What is asked:
- A) Answer these questions about the text on the Swiss canton datasets:
(i) Which two column names is dataframe_40 created with?
(ii) Which span of years does Dataset R05 cover?
(iii) In Dataset R05, what does the Total column aggregate?
- B) Continue the text on the Swiss canton datasets from the point where it stops.

Document text:
## Begin
1.4.3 Data Extraction & Cleansing

Code
wb_40 = openpyxl.load_workbook(rDataSet_40, read_only=True)
sheets_40 = wb_40.sheetnames


def buildings_extraction(path: str, sheet: str, df_out: pd.DataFrame) -> None:
    """
    Extracts the total number of buildings and single family homes for
    a given sheet (canton)

    :param path: path to the excel file
    :param sheet: sheet name
    :param df_out: dataframe to store the extracted data
    :return: None
    """

    df_temp = pd.read_excel(io=path, sheet_name=sheet, skiprows=4)
    canton = sheet[-2:]
    total = int(df_temp.iloc[0, 1])
    single_house = int(df_temp.iloc[2, 1])

    df_out.loc[canton] = [total, single_house]

dataframe_40 = pd.DataFrame(
    columns=['buildings_total', 'single_family_home']
)

for sheet in sheets_40:
    buildings_extraction(
        path=rDataSet_40,
        sheet=sheet,
        df_out=dataframe_40
    )

dataframe_40 = dataframe_40.iloc[1:].copy()
dataframe_40.index.name = 'canton'

dataframe_40 = dataframe_40.reset_index()
dataframe_40 = dataframe_40.sort_values(by='canton')

dataframe_40.head()
canton buildings_total single_family_home
18 AG 153894 102206
15 AI 5299 2917
14 AR 16323 9251
1 BE 238111 114053
12 BL 67390 46632

1.5 Dataset R05: Structure of the permanent resident population by canton, 1999-2021

1.5.1 Details Dataset

This dataset contains information about the population size in each canton of switzerland.

  • Description of rows:
    • The rows represent the different cantons of Switzerland by regions
  • Description of columns:
    • The columns categorize the population size by age, sex, nationality (Swiss or non-Swiss), civil status and the typology of the residential area
    • Total: aggregates the data from all other columns
  • Body of the dataset:
    • The body of the dataset contains the population count that satisfies both, the row and column conditions.
## End
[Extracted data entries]
## Begin
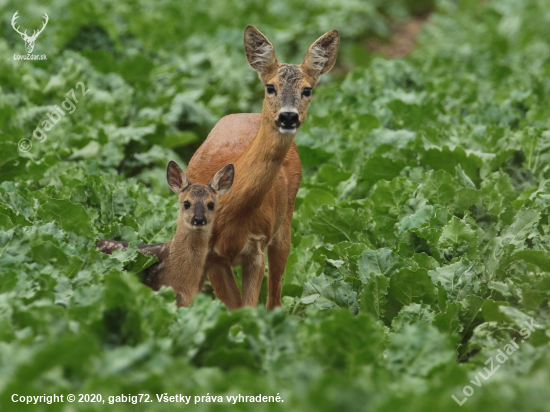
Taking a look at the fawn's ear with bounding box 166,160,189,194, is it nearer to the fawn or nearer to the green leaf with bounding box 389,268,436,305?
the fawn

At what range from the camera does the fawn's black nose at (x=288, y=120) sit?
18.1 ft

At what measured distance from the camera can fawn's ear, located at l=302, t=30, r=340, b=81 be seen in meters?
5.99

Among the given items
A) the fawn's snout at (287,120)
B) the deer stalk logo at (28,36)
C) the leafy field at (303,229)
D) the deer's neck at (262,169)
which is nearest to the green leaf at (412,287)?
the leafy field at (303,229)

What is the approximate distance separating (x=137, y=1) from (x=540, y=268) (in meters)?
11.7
## End
## Begin
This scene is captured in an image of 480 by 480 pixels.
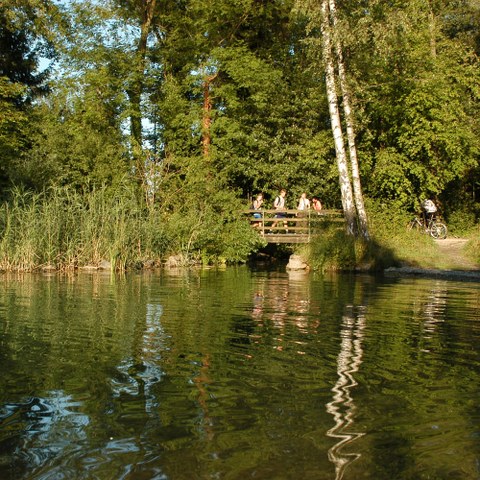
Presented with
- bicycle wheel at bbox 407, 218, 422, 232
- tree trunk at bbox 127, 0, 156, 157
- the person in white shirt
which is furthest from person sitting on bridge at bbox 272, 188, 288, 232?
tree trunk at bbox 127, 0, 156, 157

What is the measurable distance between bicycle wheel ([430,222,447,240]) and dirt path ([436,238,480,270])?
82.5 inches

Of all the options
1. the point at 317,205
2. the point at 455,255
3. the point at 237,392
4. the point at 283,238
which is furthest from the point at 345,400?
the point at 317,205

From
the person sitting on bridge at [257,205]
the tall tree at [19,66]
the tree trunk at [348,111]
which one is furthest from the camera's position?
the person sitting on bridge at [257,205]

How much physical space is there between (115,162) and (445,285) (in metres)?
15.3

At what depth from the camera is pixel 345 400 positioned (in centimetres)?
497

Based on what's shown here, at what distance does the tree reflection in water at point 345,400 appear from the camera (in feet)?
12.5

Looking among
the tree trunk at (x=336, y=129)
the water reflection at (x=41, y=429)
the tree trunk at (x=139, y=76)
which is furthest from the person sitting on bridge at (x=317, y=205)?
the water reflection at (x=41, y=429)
## End
Response list:
- A)
(i) buildings_total and single_family_home
(ii) 1999-2021
(iii) The data from all other columns

- B)
1.5.2 Data Quality

As previously mentioned, the datasets from the BFS are known for their high data quality, requiring primarily the extraction of relevant information.

Code
rDataSet_50 = Path(
    raw_data,
    '05_Struktur der ständigen Wohnbevölkerung nach Kanton, 1999-2021',
    'je-d-01.02.03.04.xlsx'
)

1.5.3 Data Extraction & Cleansing

Code
dataframe_50 = pd.read_excel(
    io=rDataSet_50,
    sheet_name='2021',
    skiprows=4,
)

# selecting and renaming relevant columns
dataframe_50 = dataframe_50[['Unnamed: 0', 'Unnamed: 1']].copy()
dataframe_50.rename(
    inplace=True,
    columns={
        'Unnamed: 0': 'canton',
        'Unnamed: 1': 'inhabitants'
    },
)

# select canton rows (present in dataframe_40)
dataframe_50 = dataframe_50[dataframe_50['canton'].isin(dataframe_40['canton'])]

dataframe_50.head()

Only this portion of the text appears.